# Texto proporcionado:
La Revolución Francesa de 1789 representa sin duda un momento histórico crucial para entender el sistema político y social en el cual nos encontramos hoy. No por nada una multitud de políticos se dicen admiradores o seguidores de un proceso que marcó el fin de la monarquía y el inicio del sistema político actual, el gobierno representativo.

Con la declaración de la Presidenta Bachelet de una renuncia parcial a sus promesas programáticas frente al negativo panorama económico, se ha ido imponiendo la idea de que  el gobierno debe mantener una política seria y evitar caer en el populismo. Más que seriedad parece que la Nueva Mayoría ha dado la espalda a los problemas actuales.

No existe ninguna medida que plantee seriamente impedir todos los casos de corrupción que han aparecido en la política nacional, desde el caso Caval hasta el financiamiento de campañas políticas. Más bien, los parlamentarios reafirman el aporte privado a los partidos políticos. En resumen, debemos entender que es muy natural que se entreguen desinteresadamente sumas millonarias a políticos que después votarán neutralmente las leyes, sin duda un claro ejemplo de caridad cristiana.

# Información suministrada:

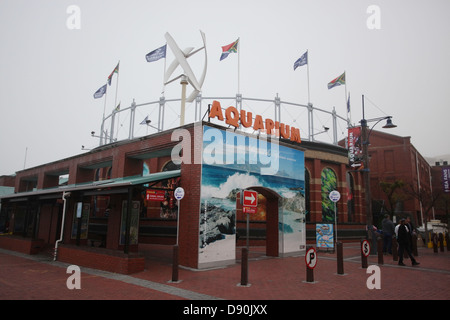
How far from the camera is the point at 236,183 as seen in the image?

# Tareas:
#1 ¿Qué sistema político comenzó con la Revolución Francesa de 1789, según el texto sobre la Revolución Francesa y la política actual?
#2 Continúa el texto sobre la Revolución Francesa y la política actual a partir de su última oración.

# Respuestas:
#1 El gobierno representativo.

#2
De manera paralela, los parlamentarios se niegan a reducir sus “dietas” mientras realizan un exiguo aumento del salario mínimo, que en nada modificó la capacidad adquisitiva del 24,5% de los trabajadores chilenos como lo expone la Fundación Sol. Parece que la “vocación de servicio público” no es en ningún caso desinteresada porque, como muy bien decía el Presidente Rajoy, en relación con la deuda griega: “Todos queremos ser solidarios, pero ser solidarios a cambio de nada es otra cosa”.

Muchos se  acordarán de la famosa frase de George Orwell en Rebelión en la granja: “Todos los animales son iguales, pero algunos animales lo son más que otros”. Debemos recordar que este libro y esta frase son una sátira de la Revolución soviética y el posterior gobierno de Stalin. Mucho menos son los que se acuerdan de una frase similar en un contexto mucho menos humorístico, la Declaración de los Derechos del Hombre y del Ciudadano de 1789. En su primer artículo se puede leer, a continuación de la famosa frase “Los hombres nacen y permanecen libres e iguales en derechos”, la menos conocida: “Las distinciones sociales sólo pueden fundarse en la utilidad común”.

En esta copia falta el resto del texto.